As per the report, the total cases of frauds, involving Rs 1 lakh and above, reported by banks/ FIs (Financial Institutions) increased by 28 per cent by volume and 159 per cent by value during 2019-20. However, dates of occurrence of these frauds are spread over several previous years.
Presenting data on frauds involving Rs 1 lakh and above, RBI said a total of 8,707 frauds were detected during 2019-20 involving an amount of Rs 1,85,644 crore. This compares with 6,799 cases involving Rs 71,543 crore in the previous year.
During April-June 2020, as many as 1,558 fraud cases came to light involving Rs 28,843 crore.
“While the frauds framework focuses on prevention, early detection and prompt reporting, the average lag in detection of frauds remains long. The average lag between the date of occurrence of frauds and their detection by banks/ FIs was 24 months during 2019-20,” the 2019-20 annual report said.
In large frauds, those involving Rs 100 crore and above, the average lag was 63 months and the dates of occurrence of these frauds are spread over several previous years, RBI noted.
Frauds have been predominantly occurring in the loan portfolio (advances category), both in terms of number and value.
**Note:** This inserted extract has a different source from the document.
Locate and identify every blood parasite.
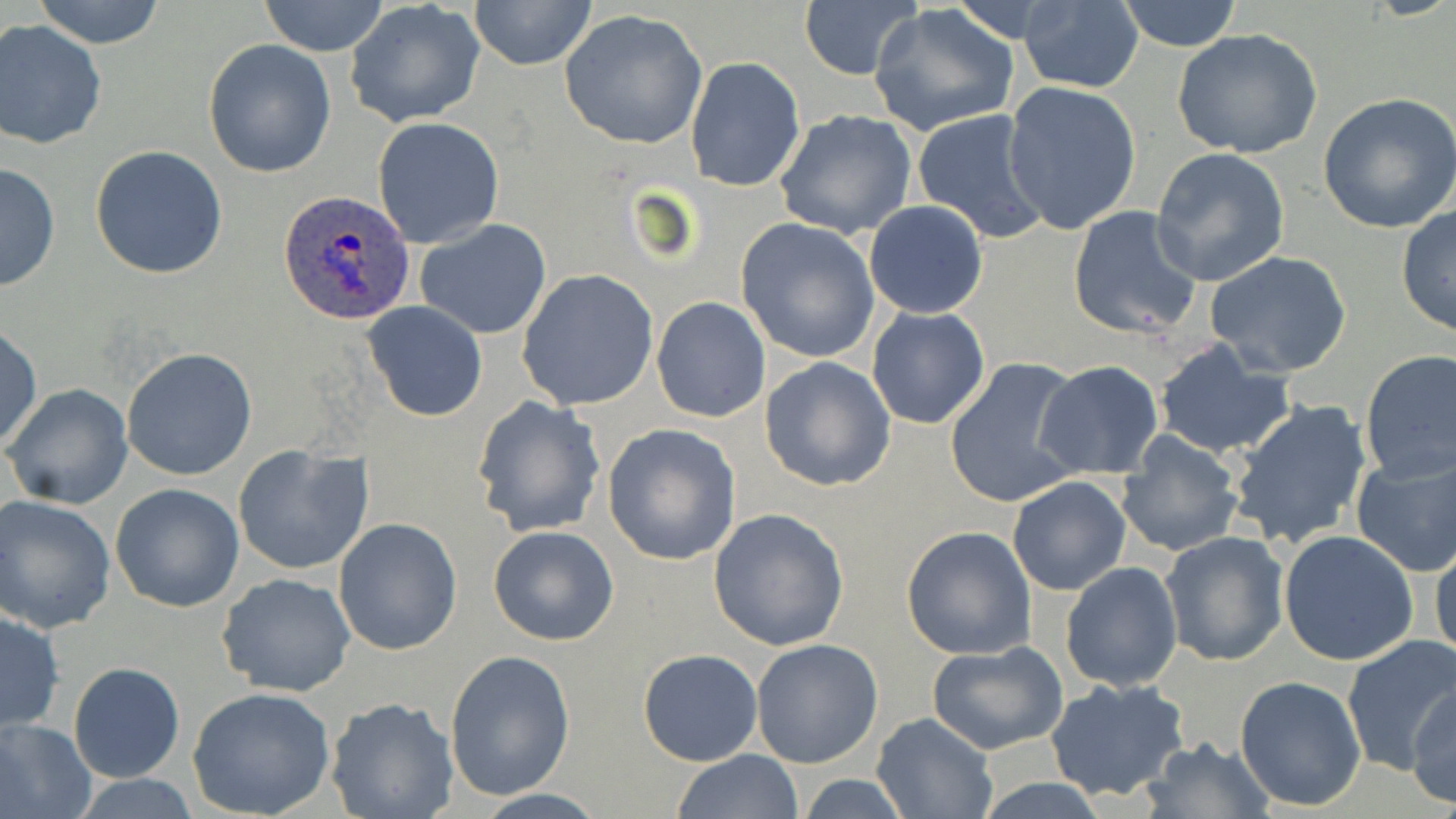

Approximate bounding boxes as named x1/y1/x2/y2 corners in pixels.
Plasmodium ovale-infected red blood cells: (x1=277, y1=188, x2=416, y2=326).
No Plasmodium falciparum, Plasmodium malariae, Plasmodium vivax, Babesia divergens, or Trypanosoma brucei observed.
There was a concentration of large value frauds, with the top fifty credit-related frauds constituting 76 per cent of the total amount reported as frauds during 2019-20, the report said.
According to the report, weak implementation of Early Warning Signals (EWS) by banks, non-detection of EWS during internal audits, non-cooperation of borrowers during forensic audits, inconclusive audit reports and lack of decision making in joint lenders’ meetings account for delay in detection of frauds.
“The EWS mechanism is getting revamped alongside strengthening of the concurrent audit function, with timely and conclusive forensic audits of borrower accounts under scrutiny,” RBI said.
Further, the report said the Advisory Board for Banking Frauds (ABBF) was created in consultation with the Central Vigilance Commission which functions as the first level of examination of all large value fraud cases before recommendations/ references are made to the investigating agencies by public sector banks.
The jurisdiction of ABBF would be confined to those cases involving the level of General Manager (GM) of banks and above, RBI said.